▶ [STUDY TEXT]:
####

Bariatric surgery remains the only effective and durable treatment option for morbid obesity. Vertical Sleeve Gastrectomy (VSG) is currently the most widely performed of these surgeries primarily ...because of its proven efficacy in generating rapid onset weight loss, improved glucose regulation and reduced mortality compared with other invasive procedures. VSG is associated with reduced appetite, however, the relative importance of energy expenditure to VSG-induced weight loss and changes in glucose regulation, particularly that in brown adipose tissue (BAT), remains unclear. The aim of this study was to investigate the role of BAT thermogenesis in the efficacy of VSG in a rodent model.

####

▶ [EXTRACTED RECORDS]:
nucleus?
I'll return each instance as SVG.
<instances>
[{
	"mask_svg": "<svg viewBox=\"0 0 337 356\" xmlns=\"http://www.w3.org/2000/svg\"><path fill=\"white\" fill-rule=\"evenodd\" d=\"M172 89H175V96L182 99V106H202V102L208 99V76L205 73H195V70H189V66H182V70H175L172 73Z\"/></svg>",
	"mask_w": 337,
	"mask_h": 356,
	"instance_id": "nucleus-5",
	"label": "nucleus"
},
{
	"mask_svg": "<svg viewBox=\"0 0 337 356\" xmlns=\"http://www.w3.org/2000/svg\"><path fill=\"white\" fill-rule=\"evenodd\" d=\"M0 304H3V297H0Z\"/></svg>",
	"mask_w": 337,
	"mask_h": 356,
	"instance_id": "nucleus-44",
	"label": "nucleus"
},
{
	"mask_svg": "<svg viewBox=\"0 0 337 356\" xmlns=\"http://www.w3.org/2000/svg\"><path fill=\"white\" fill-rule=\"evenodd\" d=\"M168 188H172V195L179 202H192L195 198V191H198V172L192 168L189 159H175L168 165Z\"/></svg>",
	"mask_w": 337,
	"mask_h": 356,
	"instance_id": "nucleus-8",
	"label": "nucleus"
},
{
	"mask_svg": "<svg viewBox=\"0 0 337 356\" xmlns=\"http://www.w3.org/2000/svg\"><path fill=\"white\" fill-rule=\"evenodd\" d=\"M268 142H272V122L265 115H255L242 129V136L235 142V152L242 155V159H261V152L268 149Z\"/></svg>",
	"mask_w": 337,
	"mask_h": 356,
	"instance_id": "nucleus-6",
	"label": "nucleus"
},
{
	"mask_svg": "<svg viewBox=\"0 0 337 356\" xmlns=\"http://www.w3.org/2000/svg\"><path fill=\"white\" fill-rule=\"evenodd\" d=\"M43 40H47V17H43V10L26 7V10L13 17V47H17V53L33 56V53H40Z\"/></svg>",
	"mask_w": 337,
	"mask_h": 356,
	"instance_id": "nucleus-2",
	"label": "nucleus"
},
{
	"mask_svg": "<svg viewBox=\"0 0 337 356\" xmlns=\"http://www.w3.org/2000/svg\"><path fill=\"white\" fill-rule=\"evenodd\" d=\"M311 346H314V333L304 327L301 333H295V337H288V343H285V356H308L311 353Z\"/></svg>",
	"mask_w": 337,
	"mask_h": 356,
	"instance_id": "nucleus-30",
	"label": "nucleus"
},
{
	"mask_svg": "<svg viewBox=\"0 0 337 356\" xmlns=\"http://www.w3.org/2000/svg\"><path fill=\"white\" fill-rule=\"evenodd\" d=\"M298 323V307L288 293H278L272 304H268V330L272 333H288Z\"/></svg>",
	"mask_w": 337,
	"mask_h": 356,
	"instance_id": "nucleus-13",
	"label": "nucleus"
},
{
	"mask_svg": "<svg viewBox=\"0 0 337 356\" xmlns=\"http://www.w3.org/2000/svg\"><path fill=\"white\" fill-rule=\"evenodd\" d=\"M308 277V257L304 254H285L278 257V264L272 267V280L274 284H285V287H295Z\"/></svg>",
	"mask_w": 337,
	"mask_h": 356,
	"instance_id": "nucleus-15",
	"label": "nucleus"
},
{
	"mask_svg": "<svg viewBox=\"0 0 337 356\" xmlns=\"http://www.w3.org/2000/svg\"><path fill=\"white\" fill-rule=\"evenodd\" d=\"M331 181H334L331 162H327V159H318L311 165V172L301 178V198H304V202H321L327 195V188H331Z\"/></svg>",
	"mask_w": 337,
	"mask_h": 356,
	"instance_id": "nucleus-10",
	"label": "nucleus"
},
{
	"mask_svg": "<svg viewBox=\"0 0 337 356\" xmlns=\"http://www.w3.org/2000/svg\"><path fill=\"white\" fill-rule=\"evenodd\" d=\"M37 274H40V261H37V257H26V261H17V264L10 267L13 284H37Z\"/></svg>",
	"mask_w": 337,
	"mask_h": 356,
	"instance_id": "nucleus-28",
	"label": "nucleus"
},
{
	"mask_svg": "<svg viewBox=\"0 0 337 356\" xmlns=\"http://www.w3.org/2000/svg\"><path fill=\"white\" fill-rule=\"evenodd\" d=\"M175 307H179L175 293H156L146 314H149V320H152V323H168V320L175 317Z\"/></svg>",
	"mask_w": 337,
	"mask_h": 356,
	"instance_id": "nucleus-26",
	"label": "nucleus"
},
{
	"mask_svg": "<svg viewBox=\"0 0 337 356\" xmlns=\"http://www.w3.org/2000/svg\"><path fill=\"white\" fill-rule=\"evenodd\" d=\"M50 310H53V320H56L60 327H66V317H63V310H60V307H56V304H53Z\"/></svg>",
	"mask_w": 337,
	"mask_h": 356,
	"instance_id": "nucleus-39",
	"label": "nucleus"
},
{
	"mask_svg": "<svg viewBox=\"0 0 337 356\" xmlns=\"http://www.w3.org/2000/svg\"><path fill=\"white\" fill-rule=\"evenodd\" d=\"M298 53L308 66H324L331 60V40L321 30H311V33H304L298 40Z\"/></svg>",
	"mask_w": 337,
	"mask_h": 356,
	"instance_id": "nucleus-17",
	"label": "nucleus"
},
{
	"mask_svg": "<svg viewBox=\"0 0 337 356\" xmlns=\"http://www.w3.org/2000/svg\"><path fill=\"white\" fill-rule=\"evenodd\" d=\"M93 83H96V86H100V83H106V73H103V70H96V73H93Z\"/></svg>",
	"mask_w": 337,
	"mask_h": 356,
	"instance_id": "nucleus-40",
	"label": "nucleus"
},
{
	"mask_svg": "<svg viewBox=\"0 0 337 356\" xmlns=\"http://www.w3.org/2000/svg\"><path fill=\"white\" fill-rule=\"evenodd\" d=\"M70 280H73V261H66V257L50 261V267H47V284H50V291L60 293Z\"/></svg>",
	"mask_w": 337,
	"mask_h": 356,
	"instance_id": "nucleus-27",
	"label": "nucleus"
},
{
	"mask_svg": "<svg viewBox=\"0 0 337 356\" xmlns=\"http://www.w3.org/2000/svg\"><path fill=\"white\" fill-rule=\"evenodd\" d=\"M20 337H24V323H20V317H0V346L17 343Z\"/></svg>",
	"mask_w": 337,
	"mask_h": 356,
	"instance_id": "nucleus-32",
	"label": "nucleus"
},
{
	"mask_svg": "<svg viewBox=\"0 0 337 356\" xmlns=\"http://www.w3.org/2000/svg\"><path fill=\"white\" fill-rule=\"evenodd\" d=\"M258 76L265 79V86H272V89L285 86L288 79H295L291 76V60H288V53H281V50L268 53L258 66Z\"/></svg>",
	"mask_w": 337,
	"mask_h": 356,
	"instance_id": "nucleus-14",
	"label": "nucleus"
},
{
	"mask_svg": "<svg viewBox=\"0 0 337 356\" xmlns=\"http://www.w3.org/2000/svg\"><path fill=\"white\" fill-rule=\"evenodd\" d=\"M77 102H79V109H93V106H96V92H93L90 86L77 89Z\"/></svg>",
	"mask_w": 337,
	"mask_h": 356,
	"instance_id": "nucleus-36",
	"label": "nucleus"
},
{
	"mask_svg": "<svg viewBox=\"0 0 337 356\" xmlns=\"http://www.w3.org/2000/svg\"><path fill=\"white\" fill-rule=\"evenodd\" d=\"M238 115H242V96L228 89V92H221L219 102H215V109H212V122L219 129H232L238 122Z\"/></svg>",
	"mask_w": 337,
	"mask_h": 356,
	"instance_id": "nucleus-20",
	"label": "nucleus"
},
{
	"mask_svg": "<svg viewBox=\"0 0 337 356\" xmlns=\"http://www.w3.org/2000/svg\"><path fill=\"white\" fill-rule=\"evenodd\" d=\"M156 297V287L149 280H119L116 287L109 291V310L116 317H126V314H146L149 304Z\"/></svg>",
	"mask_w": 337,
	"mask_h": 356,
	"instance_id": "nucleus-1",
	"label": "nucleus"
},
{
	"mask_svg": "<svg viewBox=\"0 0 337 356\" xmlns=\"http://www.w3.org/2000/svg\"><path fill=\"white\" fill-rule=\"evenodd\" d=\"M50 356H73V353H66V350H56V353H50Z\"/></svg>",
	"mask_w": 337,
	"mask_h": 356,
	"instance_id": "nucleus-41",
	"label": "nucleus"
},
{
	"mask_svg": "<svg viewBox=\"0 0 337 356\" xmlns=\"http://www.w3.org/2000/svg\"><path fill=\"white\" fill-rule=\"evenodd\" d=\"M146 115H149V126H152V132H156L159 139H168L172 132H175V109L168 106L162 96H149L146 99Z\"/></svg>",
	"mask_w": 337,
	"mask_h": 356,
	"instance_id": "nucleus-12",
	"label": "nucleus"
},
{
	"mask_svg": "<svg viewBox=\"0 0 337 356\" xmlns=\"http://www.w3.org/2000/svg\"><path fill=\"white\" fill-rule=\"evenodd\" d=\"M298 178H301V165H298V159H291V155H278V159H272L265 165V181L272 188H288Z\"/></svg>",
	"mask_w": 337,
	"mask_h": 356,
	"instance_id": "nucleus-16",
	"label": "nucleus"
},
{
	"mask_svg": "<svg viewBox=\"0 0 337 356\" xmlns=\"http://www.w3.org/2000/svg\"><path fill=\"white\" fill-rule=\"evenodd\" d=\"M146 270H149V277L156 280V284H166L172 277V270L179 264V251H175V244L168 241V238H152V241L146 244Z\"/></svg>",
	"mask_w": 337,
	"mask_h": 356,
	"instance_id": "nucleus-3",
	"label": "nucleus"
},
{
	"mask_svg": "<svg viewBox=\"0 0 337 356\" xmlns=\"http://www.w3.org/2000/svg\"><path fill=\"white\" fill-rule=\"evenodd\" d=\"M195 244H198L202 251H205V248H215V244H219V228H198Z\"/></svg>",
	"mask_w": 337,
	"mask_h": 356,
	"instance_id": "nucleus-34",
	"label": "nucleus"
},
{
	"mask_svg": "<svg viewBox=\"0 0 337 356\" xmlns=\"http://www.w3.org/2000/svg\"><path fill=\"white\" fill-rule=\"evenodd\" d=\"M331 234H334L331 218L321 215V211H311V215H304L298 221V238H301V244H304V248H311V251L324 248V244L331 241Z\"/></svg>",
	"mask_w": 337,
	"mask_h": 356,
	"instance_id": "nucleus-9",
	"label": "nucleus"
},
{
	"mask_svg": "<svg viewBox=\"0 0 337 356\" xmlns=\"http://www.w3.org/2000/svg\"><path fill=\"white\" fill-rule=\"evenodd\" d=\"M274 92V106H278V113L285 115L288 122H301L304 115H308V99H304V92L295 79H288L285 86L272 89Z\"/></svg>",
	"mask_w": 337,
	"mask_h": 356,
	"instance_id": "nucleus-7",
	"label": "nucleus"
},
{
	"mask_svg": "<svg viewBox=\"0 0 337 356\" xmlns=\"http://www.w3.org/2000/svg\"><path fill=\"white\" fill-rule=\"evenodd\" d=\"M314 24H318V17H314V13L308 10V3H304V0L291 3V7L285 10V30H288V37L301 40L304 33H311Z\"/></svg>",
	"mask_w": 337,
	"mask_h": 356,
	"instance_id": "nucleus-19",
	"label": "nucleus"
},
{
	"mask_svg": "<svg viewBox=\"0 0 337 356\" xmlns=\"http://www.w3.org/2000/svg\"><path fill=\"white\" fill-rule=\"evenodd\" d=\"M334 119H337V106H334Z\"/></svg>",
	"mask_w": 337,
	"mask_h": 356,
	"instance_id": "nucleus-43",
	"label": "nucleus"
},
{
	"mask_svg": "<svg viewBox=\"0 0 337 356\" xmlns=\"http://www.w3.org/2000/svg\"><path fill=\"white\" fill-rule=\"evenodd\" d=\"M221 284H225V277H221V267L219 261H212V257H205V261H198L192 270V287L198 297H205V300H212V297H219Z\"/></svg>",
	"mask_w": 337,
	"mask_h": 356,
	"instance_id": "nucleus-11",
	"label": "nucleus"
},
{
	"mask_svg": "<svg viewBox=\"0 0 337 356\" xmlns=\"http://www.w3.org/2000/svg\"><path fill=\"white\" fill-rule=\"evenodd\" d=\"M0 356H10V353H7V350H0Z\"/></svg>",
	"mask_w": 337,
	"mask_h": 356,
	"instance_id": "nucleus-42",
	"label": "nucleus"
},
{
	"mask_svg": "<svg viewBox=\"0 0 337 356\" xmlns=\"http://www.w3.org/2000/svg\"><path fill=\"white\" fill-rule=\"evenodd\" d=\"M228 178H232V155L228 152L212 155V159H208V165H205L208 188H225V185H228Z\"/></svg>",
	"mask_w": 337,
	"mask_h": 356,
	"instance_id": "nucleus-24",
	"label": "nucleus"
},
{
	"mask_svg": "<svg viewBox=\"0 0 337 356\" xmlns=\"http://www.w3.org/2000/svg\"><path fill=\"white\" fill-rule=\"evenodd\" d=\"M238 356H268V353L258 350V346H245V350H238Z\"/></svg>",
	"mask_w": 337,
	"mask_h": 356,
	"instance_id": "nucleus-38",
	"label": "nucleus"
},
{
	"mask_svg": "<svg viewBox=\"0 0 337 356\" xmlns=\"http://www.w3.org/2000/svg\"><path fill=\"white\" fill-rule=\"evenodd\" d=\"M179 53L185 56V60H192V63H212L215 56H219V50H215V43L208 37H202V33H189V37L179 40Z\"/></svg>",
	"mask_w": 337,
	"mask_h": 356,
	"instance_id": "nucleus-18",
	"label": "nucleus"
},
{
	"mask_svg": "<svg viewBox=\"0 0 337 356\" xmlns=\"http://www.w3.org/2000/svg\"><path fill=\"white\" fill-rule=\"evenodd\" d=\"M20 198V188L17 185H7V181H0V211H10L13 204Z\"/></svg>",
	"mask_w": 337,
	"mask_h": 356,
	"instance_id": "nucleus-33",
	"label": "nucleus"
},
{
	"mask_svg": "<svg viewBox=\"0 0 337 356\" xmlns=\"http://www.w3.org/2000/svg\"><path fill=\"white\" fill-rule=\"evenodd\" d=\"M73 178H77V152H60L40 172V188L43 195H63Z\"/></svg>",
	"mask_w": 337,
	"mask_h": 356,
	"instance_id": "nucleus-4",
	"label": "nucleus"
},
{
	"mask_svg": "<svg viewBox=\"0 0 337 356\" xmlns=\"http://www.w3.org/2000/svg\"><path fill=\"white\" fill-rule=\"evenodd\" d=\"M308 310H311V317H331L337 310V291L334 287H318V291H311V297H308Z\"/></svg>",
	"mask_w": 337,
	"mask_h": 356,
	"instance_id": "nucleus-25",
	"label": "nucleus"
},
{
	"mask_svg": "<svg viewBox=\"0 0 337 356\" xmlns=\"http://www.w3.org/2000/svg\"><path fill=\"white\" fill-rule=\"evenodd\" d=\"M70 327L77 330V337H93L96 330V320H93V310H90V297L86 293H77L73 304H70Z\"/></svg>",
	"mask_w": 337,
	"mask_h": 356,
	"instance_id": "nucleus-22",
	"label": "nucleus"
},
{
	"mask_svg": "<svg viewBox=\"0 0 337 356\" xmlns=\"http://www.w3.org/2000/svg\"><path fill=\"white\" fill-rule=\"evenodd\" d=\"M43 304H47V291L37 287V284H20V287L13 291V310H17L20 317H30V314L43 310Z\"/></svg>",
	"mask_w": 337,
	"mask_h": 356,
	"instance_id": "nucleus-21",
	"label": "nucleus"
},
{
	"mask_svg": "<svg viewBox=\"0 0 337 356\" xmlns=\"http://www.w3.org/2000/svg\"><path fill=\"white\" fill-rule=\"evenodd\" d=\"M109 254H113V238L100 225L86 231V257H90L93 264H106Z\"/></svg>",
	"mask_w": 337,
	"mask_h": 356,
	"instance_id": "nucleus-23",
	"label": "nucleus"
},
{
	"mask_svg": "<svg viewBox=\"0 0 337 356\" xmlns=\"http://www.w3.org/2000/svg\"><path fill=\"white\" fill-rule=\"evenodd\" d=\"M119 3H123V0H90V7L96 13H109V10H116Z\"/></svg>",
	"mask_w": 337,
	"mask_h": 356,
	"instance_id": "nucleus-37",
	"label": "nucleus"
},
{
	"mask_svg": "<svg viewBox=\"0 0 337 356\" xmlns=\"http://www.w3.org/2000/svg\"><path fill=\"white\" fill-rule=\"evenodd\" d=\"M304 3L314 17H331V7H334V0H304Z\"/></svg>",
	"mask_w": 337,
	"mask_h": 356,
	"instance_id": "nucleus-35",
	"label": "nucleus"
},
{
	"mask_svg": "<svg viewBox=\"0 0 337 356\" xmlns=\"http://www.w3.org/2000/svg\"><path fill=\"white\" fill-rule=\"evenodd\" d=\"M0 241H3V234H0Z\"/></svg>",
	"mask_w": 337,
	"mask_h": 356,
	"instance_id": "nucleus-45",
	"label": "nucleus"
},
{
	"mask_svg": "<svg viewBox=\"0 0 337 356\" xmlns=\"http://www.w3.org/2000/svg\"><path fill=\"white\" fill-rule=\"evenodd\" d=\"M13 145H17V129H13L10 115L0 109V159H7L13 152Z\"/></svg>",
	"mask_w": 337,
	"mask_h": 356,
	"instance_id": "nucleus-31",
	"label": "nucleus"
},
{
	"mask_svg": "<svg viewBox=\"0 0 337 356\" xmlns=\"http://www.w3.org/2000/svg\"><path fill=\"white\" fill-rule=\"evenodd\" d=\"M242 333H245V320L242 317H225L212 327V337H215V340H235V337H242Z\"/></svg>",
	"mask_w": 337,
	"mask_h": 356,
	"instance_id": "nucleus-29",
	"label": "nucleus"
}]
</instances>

####

▶ [STUDY QUESTIONS]:
1 - List the outcomes that the sleeve gastrectomy passage credits to VSG's proven efficacy.
2 - Decide whether each statement agrees with the sleeve gastrectomy passage. Answer yes or no and quote the deciding words.
(a) VSG is currently the most widely performed bariatric surgery.
(b) The contribution of energy expenditure to VSG-induced weight loss is well established.
(c) The study examined BAT thermogenesis in human patients.

▶ [ANSWERS TO THIS EXERCISE]:
1 -
- rapid onset weight loss
- improved glucose regulation
- reduced mortality compared with other invasive procedures

2 -
(a) Yes: "Vertical Sleeve Gastrectomy (VSG) is currently the most widely performed of these surgeries"
(b) No: "the relative importance of energy expenditure to VSG-induced weight loss and changes in glucose regulation, particularly that in brown adipose tissue (BAT), remains unclear"
(c) No: "to investigate the role of BAT thermogenesis in the efficacy of VSG in a rodent model"